Linklaters New York co-managing partner Jeff Norton said: ‘With the addition of David and Jasper to our US team, we have taken another step forward in building our global US law platform.
‘We are committed to creating a leading US law capability which leverages the strength of our network, has the highest quality practitioners, and is core and integrated across our practices.’
In addition to these latest hires and the promotion of Washington lawyer Sean McKeever to counsel earlier this month, Linklaters will continue to service Washington from its sizeable New York office. But the firm has a long way to go before catching up on the ground with Magic Circle rivals Clifford Chance and Freshfields Bruckhaus Deringer, the latter of which set up in Washington in 1998 and has a more established presence in the region.

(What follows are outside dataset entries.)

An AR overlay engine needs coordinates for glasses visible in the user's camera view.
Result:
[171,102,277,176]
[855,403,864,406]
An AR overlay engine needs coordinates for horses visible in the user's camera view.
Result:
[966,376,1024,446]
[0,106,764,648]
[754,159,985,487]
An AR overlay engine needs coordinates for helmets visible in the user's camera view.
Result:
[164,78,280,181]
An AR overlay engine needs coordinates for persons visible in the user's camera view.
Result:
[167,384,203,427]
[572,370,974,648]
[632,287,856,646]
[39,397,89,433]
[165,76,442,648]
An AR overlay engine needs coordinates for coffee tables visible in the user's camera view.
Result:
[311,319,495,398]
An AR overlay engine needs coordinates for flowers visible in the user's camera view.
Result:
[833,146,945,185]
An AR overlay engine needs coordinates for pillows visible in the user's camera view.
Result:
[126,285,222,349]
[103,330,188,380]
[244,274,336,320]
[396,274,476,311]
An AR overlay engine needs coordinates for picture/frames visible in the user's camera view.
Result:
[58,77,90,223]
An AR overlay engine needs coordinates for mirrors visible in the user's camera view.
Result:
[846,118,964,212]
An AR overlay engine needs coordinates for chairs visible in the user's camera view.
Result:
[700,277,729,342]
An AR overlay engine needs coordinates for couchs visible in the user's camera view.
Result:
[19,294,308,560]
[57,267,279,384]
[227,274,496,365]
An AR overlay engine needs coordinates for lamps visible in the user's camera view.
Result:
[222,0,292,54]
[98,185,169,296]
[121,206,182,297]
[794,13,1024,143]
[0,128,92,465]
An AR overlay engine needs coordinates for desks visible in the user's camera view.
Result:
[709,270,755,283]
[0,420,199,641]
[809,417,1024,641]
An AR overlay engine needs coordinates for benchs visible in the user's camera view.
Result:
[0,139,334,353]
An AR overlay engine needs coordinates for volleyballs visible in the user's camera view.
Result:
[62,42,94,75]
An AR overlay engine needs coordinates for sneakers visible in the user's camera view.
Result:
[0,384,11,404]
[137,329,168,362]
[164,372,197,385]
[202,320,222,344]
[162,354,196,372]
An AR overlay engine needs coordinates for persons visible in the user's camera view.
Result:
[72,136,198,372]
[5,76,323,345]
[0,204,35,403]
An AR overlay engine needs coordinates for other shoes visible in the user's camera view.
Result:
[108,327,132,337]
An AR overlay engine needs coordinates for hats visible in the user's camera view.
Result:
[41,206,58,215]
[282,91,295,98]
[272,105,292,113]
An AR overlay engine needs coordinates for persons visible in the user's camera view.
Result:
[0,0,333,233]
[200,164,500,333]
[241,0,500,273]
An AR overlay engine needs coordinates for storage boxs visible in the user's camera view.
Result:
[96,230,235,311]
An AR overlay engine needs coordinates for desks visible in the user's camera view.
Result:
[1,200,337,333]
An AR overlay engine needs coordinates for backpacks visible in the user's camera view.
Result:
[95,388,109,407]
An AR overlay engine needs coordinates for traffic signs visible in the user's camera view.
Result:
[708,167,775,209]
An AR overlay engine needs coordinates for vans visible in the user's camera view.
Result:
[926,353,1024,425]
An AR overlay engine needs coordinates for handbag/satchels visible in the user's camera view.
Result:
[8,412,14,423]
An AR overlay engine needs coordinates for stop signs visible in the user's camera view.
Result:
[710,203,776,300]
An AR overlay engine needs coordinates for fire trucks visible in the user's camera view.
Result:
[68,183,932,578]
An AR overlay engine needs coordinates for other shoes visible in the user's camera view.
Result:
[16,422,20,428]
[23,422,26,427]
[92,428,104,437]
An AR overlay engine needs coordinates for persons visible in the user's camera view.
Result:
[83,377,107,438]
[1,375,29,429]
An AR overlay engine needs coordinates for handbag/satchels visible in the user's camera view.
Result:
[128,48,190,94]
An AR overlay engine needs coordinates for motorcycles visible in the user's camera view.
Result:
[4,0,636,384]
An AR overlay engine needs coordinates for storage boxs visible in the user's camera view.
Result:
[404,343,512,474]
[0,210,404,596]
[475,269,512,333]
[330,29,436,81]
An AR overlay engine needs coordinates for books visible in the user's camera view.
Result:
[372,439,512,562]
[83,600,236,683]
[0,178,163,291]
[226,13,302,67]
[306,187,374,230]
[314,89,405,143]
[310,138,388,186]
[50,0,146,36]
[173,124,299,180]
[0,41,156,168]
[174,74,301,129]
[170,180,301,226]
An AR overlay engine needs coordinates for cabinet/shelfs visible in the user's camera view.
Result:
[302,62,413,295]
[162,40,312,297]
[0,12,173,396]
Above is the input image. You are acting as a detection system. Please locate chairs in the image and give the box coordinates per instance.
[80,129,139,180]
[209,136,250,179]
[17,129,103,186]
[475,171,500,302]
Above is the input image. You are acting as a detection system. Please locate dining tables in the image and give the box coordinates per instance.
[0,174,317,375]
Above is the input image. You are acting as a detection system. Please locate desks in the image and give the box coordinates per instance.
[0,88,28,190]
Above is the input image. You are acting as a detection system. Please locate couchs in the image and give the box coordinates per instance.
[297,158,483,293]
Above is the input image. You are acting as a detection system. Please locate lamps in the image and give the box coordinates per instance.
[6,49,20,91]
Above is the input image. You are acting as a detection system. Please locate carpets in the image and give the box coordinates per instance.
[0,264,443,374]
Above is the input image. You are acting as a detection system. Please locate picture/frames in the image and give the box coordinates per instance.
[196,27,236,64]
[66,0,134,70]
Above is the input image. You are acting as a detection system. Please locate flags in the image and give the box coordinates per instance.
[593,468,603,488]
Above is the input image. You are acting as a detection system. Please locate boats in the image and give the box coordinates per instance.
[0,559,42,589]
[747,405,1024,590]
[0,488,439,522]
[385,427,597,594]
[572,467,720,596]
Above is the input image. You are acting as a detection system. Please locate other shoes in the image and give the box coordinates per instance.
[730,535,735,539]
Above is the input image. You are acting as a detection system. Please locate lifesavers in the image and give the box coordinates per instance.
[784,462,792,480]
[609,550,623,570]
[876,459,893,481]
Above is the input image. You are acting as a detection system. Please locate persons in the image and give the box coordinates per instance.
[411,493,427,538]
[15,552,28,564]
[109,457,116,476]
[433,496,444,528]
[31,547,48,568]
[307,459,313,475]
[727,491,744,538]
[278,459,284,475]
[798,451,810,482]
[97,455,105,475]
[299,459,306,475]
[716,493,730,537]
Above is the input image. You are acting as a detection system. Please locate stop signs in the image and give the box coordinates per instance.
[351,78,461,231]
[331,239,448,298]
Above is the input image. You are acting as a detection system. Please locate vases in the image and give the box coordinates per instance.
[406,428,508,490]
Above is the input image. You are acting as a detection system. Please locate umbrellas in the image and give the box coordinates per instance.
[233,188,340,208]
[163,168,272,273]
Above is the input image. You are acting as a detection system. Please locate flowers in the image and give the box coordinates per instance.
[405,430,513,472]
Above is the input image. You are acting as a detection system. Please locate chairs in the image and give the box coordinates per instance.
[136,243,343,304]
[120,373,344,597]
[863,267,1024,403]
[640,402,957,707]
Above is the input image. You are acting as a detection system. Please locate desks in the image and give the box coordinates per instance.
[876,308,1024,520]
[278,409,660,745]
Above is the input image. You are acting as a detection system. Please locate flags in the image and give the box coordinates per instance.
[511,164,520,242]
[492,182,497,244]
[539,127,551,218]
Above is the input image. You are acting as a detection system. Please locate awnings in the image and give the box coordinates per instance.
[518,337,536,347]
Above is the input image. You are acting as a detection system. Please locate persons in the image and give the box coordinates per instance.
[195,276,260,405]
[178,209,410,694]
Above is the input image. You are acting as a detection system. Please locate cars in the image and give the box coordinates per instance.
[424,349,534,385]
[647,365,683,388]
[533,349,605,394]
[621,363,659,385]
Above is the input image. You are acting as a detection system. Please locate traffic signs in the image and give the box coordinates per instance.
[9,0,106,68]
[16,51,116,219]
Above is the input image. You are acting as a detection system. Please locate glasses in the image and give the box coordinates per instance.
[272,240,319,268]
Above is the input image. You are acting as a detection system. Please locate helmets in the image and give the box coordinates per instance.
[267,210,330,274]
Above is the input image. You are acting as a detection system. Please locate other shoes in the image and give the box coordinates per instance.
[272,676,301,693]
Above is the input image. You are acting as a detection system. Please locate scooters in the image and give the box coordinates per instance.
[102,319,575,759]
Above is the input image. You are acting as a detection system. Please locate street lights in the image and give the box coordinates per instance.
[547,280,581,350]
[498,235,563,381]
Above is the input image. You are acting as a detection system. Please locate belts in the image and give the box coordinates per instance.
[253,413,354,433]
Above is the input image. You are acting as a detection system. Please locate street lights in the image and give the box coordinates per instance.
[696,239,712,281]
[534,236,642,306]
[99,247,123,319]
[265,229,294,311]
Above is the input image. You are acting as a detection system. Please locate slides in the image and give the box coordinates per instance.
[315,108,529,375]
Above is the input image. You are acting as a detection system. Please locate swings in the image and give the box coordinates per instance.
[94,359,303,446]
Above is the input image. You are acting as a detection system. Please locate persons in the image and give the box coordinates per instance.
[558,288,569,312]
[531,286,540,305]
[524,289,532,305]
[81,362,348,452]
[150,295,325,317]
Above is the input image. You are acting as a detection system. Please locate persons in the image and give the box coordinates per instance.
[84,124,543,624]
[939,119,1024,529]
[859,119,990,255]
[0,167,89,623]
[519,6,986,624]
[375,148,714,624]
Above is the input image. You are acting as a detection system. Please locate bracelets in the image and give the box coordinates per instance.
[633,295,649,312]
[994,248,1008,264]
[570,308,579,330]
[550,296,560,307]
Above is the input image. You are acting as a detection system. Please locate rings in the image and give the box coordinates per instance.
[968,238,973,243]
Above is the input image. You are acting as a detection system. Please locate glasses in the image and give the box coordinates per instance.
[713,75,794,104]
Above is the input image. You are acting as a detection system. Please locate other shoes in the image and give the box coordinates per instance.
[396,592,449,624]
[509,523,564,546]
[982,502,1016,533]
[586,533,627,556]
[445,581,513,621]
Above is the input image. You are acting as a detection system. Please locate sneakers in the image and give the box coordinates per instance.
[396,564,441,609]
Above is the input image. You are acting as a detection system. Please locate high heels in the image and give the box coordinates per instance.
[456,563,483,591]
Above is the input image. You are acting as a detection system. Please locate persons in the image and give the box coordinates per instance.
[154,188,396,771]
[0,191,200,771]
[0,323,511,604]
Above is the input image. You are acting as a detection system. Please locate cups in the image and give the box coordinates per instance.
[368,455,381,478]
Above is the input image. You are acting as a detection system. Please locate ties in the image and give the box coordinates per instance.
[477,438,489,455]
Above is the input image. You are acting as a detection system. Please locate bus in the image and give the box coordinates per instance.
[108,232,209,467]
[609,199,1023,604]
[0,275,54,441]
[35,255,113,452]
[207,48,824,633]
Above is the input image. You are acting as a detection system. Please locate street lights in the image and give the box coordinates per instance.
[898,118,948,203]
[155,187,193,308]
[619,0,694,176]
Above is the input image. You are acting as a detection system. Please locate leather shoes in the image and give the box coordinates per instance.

Allen & Overy is a far more recent entrant after its 2011 Washington launch with the hire of a three-partner team from O’Melveny & Myers – Barbara Stettner, Chris Salter and Charles Borden. Both Stettner and Salter had spent part of their careers at the Securities and Exchange Commission (SEC) and built their practices to focus on regulatory work in the financial sector. They were later joined by O’Melveny financial services regulatory partner Bill Satchell.
Within the heightened environment of government enforcement, the revolving door is in full swing and Linklaters may now be in the running to catch a few more lawyers on the way out.